Dr Jane Andrew, director of the University of South Australia’s Match Studio, told the Advertiser newspaper that there is some danger of silo art and street murals becoming so common that they’re seen as ‘me-too samey’.
She likens the current big-art phenomenon in the country to the giant industry-linked sculptures, such as the Big Banana, the Big Pineapple, and the Big Lobster, most of which were built in the 1960s and ‘70s.
However, she says good art will always be better than a blank wall and the specific art chosen can mean a great deal to a community … and they give struggling towns a sense of identity, and a sense of purpose.
“The process of going through this, getting organised, applying for grants and working together can be really good for a community,” she said.
The town of Coonalpyn, which unveiled its silo art back in March has certainly seen a wider benefit than simply an upsurge in grey nomad numbers.
The district council’s chief executive, Vincent Cammell, told the Advertiser that the project had “really changed the fabric of the town and brought it together in a way I don’t think has happened in a long time”.
And in Kimba, where the recently unveiled silo art has been exceptionally well received, the next phase of the community project is already under way as it starts to seek funds to install solar-power floodlights to illuminate the silos each night.
Back in Tumby Bay, the Vittera grain-handling company, which owns the town’s silos has made them available free of charge, but $85,000 still needs to be raised to get them painted and a planned arts festival up and running.
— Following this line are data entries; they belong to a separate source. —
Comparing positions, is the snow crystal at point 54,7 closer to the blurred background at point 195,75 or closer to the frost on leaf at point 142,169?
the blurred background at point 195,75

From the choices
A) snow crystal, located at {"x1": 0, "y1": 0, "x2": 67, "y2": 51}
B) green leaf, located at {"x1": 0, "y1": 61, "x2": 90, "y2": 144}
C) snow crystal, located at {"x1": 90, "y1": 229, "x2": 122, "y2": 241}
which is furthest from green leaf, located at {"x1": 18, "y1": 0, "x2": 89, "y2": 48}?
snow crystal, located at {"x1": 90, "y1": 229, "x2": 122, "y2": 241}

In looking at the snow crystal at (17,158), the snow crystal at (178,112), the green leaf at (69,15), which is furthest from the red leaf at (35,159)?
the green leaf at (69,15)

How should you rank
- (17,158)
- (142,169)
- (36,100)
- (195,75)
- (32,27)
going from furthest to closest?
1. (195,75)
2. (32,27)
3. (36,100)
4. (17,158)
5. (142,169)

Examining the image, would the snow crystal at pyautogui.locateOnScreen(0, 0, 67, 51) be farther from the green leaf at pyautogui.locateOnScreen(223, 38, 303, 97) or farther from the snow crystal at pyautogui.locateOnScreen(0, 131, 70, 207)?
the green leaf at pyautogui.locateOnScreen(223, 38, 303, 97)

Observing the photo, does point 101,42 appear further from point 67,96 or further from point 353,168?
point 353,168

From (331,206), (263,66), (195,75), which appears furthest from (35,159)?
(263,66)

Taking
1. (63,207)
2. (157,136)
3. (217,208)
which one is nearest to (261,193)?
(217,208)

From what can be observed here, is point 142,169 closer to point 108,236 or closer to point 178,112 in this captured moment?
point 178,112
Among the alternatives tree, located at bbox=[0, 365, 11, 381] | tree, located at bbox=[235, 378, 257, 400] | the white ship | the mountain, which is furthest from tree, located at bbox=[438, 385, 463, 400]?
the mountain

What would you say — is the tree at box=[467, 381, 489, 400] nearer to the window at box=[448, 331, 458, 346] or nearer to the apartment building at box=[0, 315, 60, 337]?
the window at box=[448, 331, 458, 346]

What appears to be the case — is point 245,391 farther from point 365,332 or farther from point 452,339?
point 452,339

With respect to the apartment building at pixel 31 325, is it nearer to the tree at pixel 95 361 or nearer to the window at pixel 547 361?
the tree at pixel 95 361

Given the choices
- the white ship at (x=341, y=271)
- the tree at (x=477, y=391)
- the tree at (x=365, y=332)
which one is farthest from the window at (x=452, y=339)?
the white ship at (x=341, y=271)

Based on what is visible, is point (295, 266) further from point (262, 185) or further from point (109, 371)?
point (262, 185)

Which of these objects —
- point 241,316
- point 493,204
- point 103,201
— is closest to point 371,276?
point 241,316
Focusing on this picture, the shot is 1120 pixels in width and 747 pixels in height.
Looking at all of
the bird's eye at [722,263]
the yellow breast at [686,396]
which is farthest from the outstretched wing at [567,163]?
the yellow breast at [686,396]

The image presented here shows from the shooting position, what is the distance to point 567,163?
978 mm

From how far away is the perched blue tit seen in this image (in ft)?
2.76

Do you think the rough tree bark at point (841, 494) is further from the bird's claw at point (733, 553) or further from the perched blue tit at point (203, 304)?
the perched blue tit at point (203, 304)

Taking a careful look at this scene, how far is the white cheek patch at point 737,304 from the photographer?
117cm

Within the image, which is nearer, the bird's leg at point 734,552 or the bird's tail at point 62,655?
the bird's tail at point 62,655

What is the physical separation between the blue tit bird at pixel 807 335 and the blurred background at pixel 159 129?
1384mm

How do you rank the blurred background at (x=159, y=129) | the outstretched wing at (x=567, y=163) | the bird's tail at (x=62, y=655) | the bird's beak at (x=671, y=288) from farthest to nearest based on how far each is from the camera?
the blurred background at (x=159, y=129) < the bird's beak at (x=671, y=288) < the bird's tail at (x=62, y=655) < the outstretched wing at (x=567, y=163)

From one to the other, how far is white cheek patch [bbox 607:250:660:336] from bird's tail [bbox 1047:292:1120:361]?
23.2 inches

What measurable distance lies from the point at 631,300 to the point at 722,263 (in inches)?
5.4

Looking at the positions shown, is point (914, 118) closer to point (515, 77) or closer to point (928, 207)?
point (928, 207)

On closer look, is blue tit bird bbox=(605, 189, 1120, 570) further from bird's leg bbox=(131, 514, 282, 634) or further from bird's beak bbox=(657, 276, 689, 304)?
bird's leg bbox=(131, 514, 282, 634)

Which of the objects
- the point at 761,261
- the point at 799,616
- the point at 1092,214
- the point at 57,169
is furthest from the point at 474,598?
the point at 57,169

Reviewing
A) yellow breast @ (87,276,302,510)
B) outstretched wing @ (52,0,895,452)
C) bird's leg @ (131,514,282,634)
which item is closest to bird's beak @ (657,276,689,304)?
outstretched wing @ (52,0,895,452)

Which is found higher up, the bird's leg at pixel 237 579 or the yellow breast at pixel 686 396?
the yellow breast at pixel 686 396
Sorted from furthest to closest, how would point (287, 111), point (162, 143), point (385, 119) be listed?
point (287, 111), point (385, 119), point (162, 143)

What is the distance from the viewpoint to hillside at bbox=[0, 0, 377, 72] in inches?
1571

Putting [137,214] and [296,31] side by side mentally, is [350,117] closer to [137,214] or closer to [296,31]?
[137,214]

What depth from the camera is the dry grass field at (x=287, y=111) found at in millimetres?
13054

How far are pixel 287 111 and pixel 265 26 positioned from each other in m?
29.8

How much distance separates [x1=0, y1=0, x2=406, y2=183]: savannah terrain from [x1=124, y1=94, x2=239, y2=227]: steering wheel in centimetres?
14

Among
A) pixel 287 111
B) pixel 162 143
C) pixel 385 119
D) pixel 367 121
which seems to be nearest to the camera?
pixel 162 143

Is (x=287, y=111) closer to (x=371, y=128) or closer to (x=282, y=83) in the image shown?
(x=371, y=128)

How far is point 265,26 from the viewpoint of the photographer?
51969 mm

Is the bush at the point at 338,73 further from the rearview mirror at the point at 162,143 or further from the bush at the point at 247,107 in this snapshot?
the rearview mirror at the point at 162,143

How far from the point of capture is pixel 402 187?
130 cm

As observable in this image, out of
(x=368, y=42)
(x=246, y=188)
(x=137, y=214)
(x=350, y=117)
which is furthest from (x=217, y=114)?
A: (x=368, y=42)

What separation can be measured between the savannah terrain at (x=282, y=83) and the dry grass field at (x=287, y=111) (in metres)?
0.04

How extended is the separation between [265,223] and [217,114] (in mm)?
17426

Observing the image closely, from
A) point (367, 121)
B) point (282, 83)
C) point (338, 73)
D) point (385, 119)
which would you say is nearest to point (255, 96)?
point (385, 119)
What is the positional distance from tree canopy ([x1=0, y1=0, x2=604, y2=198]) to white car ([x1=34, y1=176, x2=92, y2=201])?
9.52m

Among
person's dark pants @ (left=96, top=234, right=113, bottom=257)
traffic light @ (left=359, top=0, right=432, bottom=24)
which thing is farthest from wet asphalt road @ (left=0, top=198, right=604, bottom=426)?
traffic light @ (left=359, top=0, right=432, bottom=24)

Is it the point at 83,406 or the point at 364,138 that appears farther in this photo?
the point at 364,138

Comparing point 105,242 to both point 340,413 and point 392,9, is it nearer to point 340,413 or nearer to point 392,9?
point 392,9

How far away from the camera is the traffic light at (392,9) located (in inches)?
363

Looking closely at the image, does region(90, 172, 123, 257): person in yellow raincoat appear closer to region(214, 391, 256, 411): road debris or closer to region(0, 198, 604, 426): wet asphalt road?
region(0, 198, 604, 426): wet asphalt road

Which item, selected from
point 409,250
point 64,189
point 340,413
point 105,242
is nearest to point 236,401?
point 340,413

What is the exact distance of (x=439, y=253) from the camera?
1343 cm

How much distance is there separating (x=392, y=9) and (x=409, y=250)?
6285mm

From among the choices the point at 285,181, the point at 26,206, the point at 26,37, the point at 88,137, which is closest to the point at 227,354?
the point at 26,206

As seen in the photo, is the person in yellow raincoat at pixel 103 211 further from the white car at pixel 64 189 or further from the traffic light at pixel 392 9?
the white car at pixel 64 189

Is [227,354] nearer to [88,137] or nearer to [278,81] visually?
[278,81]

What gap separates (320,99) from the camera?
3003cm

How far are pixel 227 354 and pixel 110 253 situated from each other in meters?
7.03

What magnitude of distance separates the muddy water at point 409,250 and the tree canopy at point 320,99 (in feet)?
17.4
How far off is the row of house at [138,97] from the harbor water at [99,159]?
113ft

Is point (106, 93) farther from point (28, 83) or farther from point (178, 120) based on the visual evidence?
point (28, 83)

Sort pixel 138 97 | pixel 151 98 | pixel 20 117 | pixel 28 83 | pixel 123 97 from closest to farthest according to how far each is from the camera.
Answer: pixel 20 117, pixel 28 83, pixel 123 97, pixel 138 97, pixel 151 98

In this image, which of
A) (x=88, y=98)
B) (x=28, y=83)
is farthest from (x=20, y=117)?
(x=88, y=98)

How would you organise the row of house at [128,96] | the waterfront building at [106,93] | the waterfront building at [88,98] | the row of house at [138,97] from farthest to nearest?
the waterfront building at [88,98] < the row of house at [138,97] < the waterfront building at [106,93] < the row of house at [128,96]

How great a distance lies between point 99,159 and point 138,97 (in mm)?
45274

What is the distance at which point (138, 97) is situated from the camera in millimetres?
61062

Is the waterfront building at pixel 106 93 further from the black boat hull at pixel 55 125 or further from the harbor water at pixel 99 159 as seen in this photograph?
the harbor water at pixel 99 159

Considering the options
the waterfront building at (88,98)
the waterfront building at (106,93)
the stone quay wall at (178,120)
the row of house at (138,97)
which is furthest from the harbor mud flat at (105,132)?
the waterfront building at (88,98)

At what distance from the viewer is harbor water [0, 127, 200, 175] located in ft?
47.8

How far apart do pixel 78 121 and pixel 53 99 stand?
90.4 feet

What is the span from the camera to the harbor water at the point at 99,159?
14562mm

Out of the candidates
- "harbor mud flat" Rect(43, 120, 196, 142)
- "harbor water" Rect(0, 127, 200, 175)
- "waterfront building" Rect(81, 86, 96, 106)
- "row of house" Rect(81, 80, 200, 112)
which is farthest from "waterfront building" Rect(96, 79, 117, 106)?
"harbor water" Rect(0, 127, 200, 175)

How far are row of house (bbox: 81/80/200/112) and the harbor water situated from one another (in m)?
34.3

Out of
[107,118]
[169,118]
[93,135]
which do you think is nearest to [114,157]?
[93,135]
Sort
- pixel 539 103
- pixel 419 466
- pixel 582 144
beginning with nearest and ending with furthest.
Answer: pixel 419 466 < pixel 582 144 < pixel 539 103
And then there’s the challenge of adding something different to the silo art mix. The painted silos around Australia so far largely feature rural scenes and children, but Tumby Bay will be keen to go for something very different to keep the idea fresh.
And, that challenge in itself, will be enough to generate discussion and community involvement.
“People have got to start looking at what’s best for the long-term future of their town,” said farmer Dion LeBrun, one of the people driving the Colour Tumby project. “A town that’s stagnant and stuck in the past is not going to be a vibrant town for long.”